Racially segregated public schools became law in Kentucky in 1866.
But with the passage of the Day Law in 1904, a piece of legislation
which still bears the name of Carl Day, the representative from
Breathitt County who introduced the bill, the color bar was extended
to private schools. As a result, black students were immediately
exiled from Berea College, and the stage was set for what became
the Lincoln Institute -- "the second Berea" -- in October, 1912. In the eyes of many, however, Lincoln was "half-a-loaf" at
best; it was separate, but hardly equal. Berea's reformist, path-breaking
answer to the question of who should study at the college was mirrored in an equally path-breaking answer to the question of what should be studied and how.
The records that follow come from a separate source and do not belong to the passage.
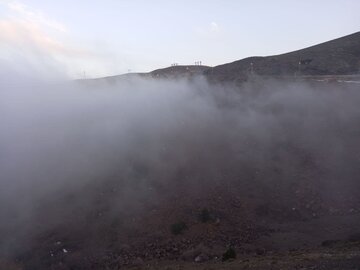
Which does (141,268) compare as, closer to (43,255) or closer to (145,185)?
(43,255)

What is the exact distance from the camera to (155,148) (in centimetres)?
2167

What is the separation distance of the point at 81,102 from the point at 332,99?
15160 mm

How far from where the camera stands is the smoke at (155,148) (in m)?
17.6

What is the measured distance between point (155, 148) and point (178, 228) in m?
6.77

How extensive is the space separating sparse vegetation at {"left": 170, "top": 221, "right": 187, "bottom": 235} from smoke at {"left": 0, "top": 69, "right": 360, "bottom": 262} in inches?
74.5

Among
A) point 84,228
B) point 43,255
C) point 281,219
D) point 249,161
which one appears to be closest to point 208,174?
point 249,161

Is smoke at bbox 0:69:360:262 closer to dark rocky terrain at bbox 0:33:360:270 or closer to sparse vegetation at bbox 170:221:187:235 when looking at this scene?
dark rocky terrain at bbox 0:33:360:270

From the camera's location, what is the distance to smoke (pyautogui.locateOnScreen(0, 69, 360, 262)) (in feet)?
57.8

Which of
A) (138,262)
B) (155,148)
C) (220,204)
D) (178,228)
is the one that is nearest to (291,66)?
(155,148)

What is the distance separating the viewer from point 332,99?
1069 inches

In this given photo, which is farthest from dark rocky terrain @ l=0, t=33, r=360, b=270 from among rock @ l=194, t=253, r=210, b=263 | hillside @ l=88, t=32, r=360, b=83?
hillside @ l=88, t=32, r=360, b=83

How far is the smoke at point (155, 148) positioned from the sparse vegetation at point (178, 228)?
74.5 inches

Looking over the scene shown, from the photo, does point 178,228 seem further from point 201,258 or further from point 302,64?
point 302,64

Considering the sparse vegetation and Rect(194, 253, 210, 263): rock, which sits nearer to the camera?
Rect(194, 253, 210, 263): rock
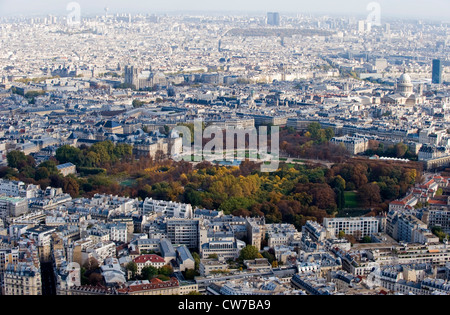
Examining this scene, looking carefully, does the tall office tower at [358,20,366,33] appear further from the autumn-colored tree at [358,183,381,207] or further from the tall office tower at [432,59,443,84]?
the autumn-colored tree at [358,183,381,207]

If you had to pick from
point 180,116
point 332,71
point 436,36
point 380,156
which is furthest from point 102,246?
point 436,36

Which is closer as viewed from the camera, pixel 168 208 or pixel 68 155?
pixel 168 208

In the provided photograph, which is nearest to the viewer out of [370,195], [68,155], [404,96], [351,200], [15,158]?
[370,195]

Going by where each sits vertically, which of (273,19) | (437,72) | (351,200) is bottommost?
(351,200)

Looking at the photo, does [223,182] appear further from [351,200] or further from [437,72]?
[437,72]

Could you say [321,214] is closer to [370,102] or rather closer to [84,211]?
[84,211]

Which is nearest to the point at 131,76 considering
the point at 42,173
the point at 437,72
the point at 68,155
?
the point at 437,72

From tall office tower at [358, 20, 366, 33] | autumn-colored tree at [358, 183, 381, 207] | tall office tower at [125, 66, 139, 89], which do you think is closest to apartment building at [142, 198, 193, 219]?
autumn-colored tree at [358, 183, 381, 207]
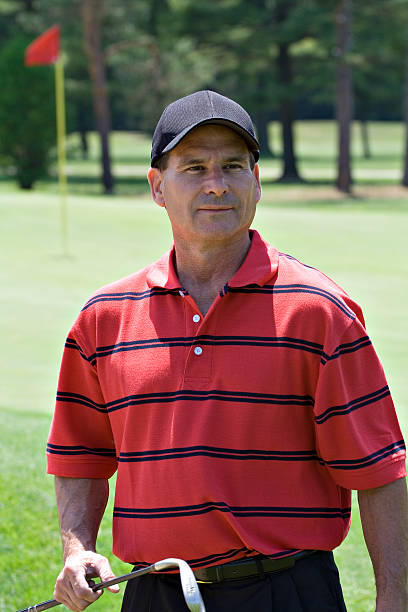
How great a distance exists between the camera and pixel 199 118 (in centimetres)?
220

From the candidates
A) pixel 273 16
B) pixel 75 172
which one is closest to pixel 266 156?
pixel 75 172

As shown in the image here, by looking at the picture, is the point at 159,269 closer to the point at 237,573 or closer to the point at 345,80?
the point at 237,573

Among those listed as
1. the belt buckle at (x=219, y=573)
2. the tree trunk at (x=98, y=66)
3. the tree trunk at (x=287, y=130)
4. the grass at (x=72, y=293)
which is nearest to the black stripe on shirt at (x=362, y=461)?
the belt buckle at (x=219, y=573)

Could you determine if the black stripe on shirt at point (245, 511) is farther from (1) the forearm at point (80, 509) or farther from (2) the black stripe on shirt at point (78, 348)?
(2) the black stripe on shirt at point (78, 348)

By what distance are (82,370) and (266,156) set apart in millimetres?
60308

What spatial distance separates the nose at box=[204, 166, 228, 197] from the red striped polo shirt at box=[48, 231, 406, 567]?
18cm

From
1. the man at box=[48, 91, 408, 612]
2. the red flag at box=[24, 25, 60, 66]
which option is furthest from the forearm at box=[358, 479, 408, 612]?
the red flag at box=[24, 25, 60, 66]

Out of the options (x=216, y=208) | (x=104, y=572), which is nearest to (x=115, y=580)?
(x=104, y=572)

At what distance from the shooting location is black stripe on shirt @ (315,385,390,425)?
6.77ft

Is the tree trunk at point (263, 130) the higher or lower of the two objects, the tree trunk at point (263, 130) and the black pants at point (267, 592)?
the lower

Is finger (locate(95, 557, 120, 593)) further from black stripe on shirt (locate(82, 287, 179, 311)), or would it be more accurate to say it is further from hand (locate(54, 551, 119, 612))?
black stripe on shirt (locate(82, 287, 179, 311))

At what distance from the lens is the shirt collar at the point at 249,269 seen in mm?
2154

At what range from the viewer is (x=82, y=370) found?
91.9 inches

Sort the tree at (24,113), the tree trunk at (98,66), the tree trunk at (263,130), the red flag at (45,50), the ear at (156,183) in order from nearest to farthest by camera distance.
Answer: the ear at (156,183)
the red flag at (45,50)
the tree trunk at (98,66)
the tree at (24,113)
the tree trunk at (263,130)
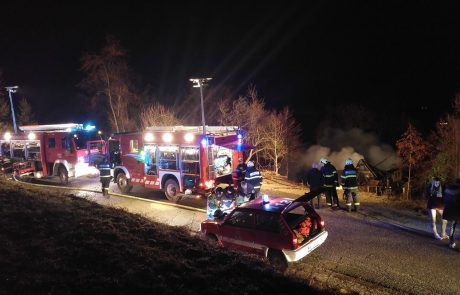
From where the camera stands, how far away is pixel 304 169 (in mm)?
32375

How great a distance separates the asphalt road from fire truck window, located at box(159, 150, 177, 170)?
2.79 meters

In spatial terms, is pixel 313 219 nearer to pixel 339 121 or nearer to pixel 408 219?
pixel 408 219

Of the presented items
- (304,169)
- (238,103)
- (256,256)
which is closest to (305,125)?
(304,169)

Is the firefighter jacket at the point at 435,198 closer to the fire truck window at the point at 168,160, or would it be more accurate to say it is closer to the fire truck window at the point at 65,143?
the fire truck window at the point at 168,160

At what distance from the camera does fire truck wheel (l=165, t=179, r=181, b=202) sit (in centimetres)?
1383

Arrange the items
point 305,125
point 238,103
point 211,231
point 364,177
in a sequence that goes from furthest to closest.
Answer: point 305,125 < point 238,103 < point 364,177 < point 211,231

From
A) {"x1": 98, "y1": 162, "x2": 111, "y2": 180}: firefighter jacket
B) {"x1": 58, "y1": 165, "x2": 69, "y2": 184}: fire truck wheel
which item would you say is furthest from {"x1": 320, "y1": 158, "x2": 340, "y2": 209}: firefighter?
{"x1": 58, "y1": 165, "x2": 69, "y2": 184}: fire truck wheel

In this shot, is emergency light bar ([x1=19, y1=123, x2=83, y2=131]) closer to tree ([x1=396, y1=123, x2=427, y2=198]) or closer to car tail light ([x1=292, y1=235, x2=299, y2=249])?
car tail light ([x1=292, y1=235, x2=299, y2=249])

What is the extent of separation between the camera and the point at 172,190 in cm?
1401

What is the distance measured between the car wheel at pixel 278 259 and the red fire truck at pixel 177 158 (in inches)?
210

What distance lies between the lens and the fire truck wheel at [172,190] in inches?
545

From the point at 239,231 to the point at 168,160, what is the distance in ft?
20.7

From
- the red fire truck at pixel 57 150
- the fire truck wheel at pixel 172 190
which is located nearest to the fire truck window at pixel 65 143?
the red fire truck at pixel 57 150

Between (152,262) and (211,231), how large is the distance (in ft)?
8.69
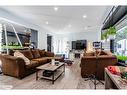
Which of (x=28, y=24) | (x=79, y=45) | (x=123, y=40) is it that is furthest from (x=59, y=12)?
(x=79, y=45)

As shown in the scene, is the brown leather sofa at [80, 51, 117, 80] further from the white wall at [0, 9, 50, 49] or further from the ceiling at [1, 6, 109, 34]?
the white wall at [0, 9, 50, 49]

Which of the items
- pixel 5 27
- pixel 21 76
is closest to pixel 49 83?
pixel 21 76

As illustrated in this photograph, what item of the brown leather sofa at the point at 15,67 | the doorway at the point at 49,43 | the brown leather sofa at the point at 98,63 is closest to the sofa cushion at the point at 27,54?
the brown leather sofa at the point at 15,67

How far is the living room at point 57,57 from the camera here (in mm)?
3420

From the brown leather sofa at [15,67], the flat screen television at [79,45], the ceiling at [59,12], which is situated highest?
the ceiling at [59,12]

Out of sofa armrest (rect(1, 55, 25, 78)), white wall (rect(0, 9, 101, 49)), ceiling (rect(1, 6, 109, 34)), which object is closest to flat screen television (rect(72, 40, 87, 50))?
white wall (rect(0, 9, 101, 49))

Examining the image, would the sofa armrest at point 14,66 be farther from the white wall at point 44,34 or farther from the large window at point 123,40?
the large window at point 123,40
In other words, the social inclusiveness which made 19th century Berea unusual -- here was a student body that was co-educational, and, after 1866, bi-racial -- was paralleled by an equally inclusive curricular outlook, one in which the liberal arts were respected, but augmented by manual labor. At Berea, like Oberlin or the Oneida Institute in New York, the hope was that the principles of science together with some practical training in the agriculture and mechanical arts would reunite the head and the hand -- the thinking and acting parts of the self -- which the classical curriculum had arbitrarily divided. Lincoln, by contrast, was not only racially segrated, but offered no opportunities to earn a bachelor's degree; a six-year course for teachers, the equivalent of two year's beyond the high school, was the best that could be hoped for. At Lincoln, moreover, the spirit of industrial or trade training had narrowed considerably. No longer supplementing the liberal arts, vocational education became the substitute for the liberal arts.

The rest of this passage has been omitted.